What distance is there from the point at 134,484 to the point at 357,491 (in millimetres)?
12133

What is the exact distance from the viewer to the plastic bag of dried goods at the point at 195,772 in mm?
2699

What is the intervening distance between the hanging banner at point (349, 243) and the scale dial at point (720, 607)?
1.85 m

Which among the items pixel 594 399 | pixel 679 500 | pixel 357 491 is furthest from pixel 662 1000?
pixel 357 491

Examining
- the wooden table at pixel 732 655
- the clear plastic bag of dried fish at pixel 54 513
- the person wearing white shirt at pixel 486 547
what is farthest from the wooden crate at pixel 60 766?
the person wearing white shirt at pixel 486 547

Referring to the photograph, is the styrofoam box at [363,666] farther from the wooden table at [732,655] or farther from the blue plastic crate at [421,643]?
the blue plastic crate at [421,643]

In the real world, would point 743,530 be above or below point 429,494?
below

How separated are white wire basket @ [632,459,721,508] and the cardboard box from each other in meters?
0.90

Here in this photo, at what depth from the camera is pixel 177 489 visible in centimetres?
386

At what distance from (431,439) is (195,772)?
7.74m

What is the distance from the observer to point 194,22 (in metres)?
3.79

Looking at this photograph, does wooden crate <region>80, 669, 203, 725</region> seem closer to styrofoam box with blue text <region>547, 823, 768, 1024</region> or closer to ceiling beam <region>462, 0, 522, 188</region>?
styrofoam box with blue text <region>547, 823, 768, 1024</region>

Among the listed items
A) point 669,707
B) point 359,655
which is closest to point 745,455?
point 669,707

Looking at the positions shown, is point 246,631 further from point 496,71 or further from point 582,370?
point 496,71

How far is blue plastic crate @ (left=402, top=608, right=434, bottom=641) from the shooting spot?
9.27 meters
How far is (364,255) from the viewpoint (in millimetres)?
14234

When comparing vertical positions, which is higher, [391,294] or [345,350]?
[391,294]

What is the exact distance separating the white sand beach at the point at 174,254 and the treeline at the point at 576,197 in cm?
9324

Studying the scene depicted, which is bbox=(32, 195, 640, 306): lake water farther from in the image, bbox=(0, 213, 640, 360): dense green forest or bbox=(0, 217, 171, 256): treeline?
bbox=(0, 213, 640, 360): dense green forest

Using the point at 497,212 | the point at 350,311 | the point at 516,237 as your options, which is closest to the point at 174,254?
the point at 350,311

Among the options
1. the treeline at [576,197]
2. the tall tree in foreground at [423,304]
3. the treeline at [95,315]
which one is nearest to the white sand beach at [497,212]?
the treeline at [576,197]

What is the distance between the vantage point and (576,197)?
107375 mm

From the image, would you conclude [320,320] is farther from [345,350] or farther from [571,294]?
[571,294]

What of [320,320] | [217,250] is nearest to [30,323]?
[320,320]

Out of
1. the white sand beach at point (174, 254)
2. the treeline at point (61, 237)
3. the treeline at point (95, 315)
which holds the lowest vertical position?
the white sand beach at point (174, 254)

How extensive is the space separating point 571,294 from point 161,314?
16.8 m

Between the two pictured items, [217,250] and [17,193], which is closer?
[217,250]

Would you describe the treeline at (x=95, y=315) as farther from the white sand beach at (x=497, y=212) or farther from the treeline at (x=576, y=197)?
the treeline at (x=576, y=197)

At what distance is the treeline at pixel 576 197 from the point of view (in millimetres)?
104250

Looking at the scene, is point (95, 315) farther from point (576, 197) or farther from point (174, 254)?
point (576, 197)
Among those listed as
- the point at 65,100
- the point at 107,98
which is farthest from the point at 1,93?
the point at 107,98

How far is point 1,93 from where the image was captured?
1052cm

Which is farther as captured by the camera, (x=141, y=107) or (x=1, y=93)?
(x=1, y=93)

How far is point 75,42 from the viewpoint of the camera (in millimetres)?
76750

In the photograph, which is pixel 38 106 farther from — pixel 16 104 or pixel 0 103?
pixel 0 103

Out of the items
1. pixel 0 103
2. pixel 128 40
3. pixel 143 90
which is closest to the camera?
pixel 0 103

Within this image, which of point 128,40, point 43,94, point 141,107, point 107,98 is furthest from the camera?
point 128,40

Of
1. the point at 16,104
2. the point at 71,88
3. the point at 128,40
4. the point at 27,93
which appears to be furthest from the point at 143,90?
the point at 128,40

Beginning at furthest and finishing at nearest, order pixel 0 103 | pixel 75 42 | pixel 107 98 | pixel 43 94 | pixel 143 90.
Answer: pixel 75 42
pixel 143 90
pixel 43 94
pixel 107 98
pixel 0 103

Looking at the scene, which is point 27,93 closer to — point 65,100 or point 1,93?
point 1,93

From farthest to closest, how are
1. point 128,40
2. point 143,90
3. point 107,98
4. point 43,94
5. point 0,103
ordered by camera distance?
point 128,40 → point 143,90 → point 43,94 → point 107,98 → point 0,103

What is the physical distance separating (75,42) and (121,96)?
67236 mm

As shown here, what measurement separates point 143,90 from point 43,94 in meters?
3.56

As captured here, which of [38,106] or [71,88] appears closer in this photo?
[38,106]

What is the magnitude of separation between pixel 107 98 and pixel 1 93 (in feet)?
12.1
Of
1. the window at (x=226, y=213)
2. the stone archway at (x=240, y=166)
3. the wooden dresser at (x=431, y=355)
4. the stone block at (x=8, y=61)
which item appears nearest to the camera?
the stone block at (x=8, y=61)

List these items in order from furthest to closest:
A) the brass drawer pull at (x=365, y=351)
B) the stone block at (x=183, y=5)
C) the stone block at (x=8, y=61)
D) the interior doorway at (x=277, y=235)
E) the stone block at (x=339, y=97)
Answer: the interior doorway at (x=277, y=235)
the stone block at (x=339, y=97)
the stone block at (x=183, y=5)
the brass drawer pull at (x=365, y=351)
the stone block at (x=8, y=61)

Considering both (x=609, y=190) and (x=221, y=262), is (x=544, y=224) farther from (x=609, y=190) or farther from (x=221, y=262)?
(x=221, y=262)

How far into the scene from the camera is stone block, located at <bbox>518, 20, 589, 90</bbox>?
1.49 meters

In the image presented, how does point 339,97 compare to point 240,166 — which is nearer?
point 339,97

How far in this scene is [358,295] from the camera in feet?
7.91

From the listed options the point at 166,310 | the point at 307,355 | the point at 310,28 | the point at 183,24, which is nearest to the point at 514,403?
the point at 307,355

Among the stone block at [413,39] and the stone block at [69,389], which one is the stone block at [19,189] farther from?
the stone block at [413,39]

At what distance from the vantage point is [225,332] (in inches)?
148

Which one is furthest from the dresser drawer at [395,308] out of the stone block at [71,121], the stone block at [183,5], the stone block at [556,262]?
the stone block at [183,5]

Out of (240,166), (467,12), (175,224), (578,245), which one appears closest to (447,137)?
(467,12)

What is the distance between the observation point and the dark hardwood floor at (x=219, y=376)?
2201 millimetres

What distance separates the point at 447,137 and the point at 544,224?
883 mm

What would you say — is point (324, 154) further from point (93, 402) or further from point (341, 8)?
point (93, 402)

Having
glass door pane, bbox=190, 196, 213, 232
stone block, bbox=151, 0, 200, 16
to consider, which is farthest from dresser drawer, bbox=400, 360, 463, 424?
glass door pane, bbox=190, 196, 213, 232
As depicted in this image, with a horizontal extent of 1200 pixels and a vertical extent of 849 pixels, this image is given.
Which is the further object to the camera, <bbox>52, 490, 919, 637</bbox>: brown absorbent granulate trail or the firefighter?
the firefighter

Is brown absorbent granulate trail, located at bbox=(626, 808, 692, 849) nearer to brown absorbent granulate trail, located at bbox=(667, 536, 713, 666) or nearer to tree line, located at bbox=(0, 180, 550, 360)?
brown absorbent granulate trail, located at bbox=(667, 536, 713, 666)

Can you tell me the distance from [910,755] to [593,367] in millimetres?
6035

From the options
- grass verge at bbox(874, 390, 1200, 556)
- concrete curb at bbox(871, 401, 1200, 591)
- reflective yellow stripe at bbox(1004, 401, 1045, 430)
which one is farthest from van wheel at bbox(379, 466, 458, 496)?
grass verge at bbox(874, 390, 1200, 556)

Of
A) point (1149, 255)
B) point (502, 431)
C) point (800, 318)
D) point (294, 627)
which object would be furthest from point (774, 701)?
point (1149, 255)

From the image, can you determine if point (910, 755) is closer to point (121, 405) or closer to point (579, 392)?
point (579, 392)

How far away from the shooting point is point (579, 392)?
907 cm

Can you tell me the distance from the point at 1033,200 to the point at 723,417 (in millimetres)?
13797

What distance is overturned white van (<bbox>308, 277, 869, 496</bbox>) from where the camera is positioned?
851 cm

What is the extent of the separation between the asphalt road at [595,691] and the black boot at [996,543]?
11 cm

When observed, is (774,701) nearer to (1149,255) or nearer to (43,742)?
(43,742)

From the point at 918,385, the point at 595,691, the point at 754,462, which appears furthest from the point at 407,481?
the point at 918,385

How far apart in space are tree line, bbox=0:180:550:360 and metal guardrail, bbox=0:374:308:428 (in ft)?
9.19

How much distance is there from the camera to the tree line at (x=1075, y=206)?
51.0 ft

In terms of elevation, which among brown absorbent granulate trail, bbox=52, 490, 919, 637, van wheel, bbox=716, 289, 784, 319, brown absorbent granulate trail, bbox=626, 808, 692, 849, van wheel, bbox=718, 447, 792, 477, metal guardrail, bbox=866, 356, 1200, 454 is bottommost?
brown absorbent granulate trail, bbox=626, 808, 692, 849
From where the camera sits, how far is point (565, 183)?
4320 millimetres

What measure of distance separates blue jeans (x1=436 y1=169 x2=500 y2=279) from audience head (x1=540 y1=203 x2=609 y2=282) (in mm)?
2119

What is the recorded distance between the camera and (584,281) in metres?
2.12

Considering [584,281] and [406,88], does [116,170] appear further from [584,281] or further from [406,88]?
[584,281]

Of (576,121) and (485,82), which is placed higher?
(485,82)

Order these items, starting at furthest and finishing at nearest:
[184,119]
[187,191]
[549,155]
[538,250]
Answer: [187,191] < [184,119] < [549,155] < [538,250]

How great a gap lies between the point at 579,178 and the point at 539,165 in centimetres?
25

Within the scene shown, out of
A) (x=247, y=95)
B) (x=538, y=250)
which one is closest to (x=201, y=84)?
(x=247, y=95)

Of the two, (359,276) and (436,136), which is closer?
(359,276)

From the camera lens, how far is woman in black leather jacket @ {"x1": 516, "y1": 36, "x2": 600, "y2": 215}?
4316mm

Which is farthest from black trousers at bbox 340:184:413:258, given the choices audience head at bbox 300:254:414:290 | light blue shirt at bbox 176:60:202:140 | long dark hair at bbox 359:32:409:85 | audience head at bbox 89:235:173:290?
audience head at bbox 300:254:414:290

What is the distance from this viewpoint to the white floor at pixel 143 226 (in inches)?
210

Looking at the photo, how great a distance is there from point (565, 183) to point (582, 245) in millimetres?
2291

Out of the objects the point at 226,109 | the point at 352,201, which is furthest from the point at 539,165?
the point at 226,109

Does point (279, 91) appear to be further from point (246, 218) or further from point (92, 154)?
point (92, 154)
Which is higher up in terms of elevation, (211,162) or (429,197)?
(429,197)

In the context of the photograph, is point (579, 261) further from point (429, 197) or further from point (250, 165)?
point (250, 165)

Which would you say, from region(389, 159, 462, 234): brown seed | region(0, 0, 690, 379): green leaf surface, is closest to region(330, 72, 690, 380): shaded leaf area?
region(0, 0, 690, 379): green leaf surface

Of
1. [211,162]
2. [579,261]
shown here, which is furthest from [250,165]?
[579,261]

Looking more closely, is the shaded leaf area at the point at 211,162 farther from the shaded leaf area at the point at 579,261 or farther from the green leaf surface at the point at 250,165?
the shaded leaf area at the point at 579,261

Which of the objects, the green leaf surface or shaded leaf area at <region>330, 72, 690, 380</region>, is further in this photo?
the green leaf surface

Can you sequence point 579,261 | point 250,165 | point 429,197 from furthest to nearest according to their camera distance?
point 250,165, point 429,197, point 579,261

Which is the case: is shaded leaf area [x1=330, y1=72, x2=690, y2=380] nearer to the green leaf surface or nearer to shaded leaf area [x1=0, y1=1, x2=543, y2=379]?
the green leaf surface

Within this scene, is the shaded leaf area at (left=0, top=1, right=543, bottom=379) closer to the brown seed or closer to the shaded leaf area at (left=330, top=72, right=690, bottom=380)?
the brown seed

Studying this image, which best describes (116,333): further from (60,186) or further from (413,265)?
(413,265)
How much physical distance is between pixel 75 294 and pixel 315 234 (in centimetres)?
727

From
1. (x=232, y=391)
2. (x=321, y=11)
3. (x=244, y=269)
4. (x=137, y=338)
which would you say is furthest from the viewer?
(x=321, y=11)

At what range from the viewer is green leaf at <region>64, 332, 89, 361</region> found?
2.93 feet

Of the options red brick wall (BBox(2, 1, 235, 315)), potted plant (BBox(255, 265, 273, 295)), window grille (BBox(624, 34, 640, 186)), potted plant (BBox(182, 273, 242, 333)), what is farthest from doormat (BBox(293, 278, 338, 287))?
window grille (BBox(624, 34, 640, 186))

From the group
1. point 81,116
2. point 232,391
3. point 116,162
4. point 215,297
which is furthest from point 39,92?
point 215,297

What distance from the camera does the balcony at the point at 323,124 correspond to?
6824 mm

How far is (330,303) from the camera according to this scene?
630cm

::::::::

§ **WHAT YOU WILL DO**
Render the records as a Markdown table with the columns Row and Line. Start with the line containing "Of the options" and continue through the end of the records, numbering each row and omitting blank lines.

§ **CORRECT RESPONSE**
| Row | Line |
|---|---|
| 1 | Of the options red brick wall (BBox(2, 1, 235, 315)), potted plant (BBox(255, 265, 273, 295)), window grille (BBox(624, 34, 640, 186)), potted plant (BBox(182, 273, 242, 333)), what is farthest from doormat (BBox(293, 278, 338, 287))? |
| 2 | window grille (BBox(624, 34, 640, 186)) |
| 3 | From the group |
| 4 | 1. point 81,116 |
| 5 | 2. point 232,391 |
| 6 | 3. point 116,162 |
| 7 | 4. point 215,297 |
| 8 | which is furthest from point 39,92? |
| 9 | point 215,297 |
| 10 | What distance from the camera does the balcony at the point at 323,124 correspond to? |
| 11 | 6824 mm |
| 12 | How far is (330,303) from the camera according to this scene? |
| 13 | 630cm |